The UK’s Deputy Chief of the General Staff, Lieutenant General Sharon Nesmith, meeting metal AM company SPEE3D’s CEO, Byron Kennedy, at the US Army’s Project Convergence. Image courtesy of SPEE3D

In a press release announcing the 3D printed lamps for the MOD, chief executive of Babcock Land, Tom Newman, commented, “This investment in technology allows us to support our customers in a completely different way, at home and deployed on operations. If a component is required and cannot be sourced, we can now find a way to make it.”
The UK’s Assistant Chief of Staff for Equipment, HQ Field Army, Brigadier Phil Prosser, CBE, added, “My role in the Field Army is to deliver safe, supported, available and ready equipment to meet Field Army current and future demand to operate, fight and win wars on land. This ability to rapidly manufacture parts will allow our equipment to rapidly deploy on operations, and to stay in the fight longer.”
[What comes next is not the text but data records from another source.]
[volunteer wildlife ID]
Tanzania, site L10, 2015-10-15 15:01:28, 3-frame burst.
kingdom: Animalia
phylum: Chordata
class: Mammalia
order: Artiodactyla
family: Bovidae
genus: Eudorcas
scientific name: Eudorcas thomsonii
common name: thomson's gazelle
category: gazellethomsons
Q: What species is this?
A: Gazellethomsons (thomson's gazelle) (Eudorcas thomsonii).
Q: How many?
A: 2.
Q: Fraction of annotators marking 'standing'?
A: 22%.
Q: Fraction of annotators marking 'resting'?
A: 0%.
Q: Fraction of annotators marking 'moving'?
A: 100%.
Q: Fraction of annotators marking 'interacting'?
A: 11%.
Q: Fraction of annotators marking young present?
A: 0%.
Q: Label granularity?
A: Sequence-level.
Babcock’s advanced manufacturing lab at Plymouth Science Park. Image courtesy of Babcock

In the fall of 2022, the MOD launched Project TAMPA, a program to stimulate greater use of AM by suppliers to the UK military. It is unclear if this is the first shipment of parts related to Project TAMPA, but in any case it should serve the same purpose of catalyzing increased AM activity in the UK’s defense market.

Along those same lines, another recent development that is sure to accelerate the UK military’s adoption of AM was the announcement by NATO and the EU this week that the two bodies will be creating a joint task force to enhance “[r]esilience and the protection of critical infrastructure.” The particular focus of the task force will be energy security — the dominant theme of international politics, for a multitude of diverse reasons, all throughout 2022.

The UK is particularly well-suited to play a leading role in that task force, given the nation’s position as being situated both literally and figuratively between the US and the EU. In similar fashion, Babcock is perfectly situated to capitalize on that exact same nexus, given its foothold in both defense and energy markets.

Relevant to that last point, the head of the UK’s Nuclear Industry Association (NIA) this week urged the government to act with “urgency” in expanding the nation’s adoption of small modular reactors. The growing use of AM for this particular application of nuclear energy colors that statement as yet another signal screaming that advanced manufacturing in the UK is poised for a boom.